Em Agosto de 2017 foi publicada no Jornal Postal do Algarve uma das crónicas que mais gostei de escrever: http://www.postal.pt/2017/08/ nova-cultura-da-agua-da-vida-experiencia- fluviofeliz/
Embora o nome desta rubrica mensal seja “marca d’água”, escrevi ao longo de dois anos temáticas que não referiram a água (excepto a do link acima apresentado), mas que foram a minha “marca d’água” no sentido de terem o cunho do meu sentir e da minha reflexão.
Volto então à temática da água, referindo diferentes dimensões e procurando dar a frescura que se espera numa crónica de um quente mês de Agosto!
Quando há dois anos escrevi sobre a Fundação Nova Cultura da Água salientando esse novo olhar sobre a água, em especial sobre os rios, referi a Nova Cultura da Água, entendida como uma mudança de paradigma para a sustentabilidade ambiental, económica, social e cultural.
Tenho acompanhado a Fundação e as suas iniciativas e verificado que a proposta de uma Nova Cultura da Água tem dado alguns passos e influenciado outros movimentos. Para além da preocupação com a sustentabilidade procuram a defesa do sentido patrimonial e público da água e a responsabilização pelo seu uso.
A água contém propriedades que nenhum outro elemento possui, o que lhe permite simultaneamente ser um componente essencial às actividades humanas e ambientais, uma vez que permite a sobrevivência humana, dando dignidade à vida das pessoas através da higiene e do saneamento básico. A água enquanto elemento principal da vida está presente no dia-a-dia de cada um de nós, desde o banho até ao saciar a sede.
É um dos elementos da natureza com maior presença simbólica em rituais e cerimónias e de extrema importância em todas as religiões.
A Bíblia e literatura cristã usam o simbolismo da água para exprimir realidades importantes da vida espiritual.
Elogio da Sede
E porque o Verão também é tempo de leituras, recomendo a refrescante leitura do Elogio da Sede de José Tolentino Mendonça.
Um livro de enorme riqueza espiritual, que pelos caminhos da prosa e da poesia nos faz descobrir muitas sedes em nós.
O simples gesto de dar ou receber um copo de água é mais do que um gesto banal.
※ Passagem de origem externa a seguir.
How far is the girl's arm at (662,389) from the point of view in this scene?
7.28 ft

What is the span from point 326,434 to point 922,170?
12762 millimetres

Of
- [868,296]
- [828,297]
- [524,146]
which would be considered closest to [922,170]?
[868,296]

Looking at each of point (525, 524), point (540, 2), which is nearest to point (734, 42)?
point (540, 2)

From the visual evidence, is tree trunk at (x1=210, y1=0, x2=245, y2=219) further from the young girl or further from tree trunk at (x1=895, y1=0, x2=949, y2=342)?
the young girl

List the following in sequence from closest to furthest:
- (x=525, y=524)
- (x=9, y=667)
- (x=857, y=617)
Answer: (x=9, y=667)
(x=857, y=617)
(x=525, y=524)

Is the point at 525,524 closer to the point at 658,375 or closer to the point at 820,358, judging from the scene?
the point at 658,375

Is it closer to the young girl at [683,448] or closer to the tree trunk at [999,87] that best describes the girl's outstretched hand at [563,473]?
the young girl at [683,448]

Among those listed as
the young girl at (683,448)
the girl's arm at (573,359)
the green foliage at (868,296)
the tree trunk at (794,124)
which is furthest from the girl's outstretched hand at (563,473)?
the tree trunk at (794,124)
Diz o autor que “esse gesto dialoga com dimensões profundas da existência, porque vai ao encontro daquela sede que está presente em todo o ser humano, que é sede de relação, de aceitação e de amor”.
Neste livro, que em cada página é um gole de inspiração, vejo uma ligação com o paradigma da Nova Cultura da Água porque há uma visão holística do ser humano como um todo físico e espiritual.
O Padre Tolentino Mendonça para além de nos falar de uma ciência da sede lança algumas questões pertinentes ao longo do livro: “O que é que a nossa sede nos ensina? Que fonte ela ilumina e esclarece? Será que fazemos da nossa sede uma escola de verdadeiro conhecimento, nosso e de Deus? Ou, pelo contrário, aceitamos viver à míngua de água, procurando mascarar uma sede que não escutamos?”
Com uma dimensão prática e espiritual continua a colocar questões que remetem para a dimensão mais profunda da vida: “Sentimo-nos nutridos pela memória ou secos pela velocidade de tudo? Sentimo-nos a caminhar devagarinho para uma fonte? Aqui, como em outros âmbitos da vida, a verdadeira conversão não consistirá em belas teorias, mas em decisões que resultem de uma tomada de consciência efetiva das nossas necessidades”.
A nossa conversão para além de íntima e pessoal, creio que nos tempos actuais terá de ser também uma conversão ecológica, consciente de que os nossos comportamentos afectam o todo e que somos também responsáveis pela crise ambiental e climática.
Para enfrentar esta crise, cada vez mais alarmante, é preciso mobilizar vontades e decisões, a começar por decisões pessoais e sustentáveis, diminuindo a nossa pegada ecológica porque está em causa o nosso futuro comum.
Há uma forte expectativa com a Cimeira do Clima que começa no próximo dia 23 de Setembro em Nova Iorque. António Guterres ao convocar a Cimeira referiu que o mundo está hoje “em sérios apuros com a alteração climática” e que esta é uma “questão de vida ou de morte”.
Que não seja apenas mais uma Cimeira e que não tardem novas medidas concretas com uma mais forte ética ambiental, porque, como diz o Papa Francisco, se tardar mais, é tarde demais!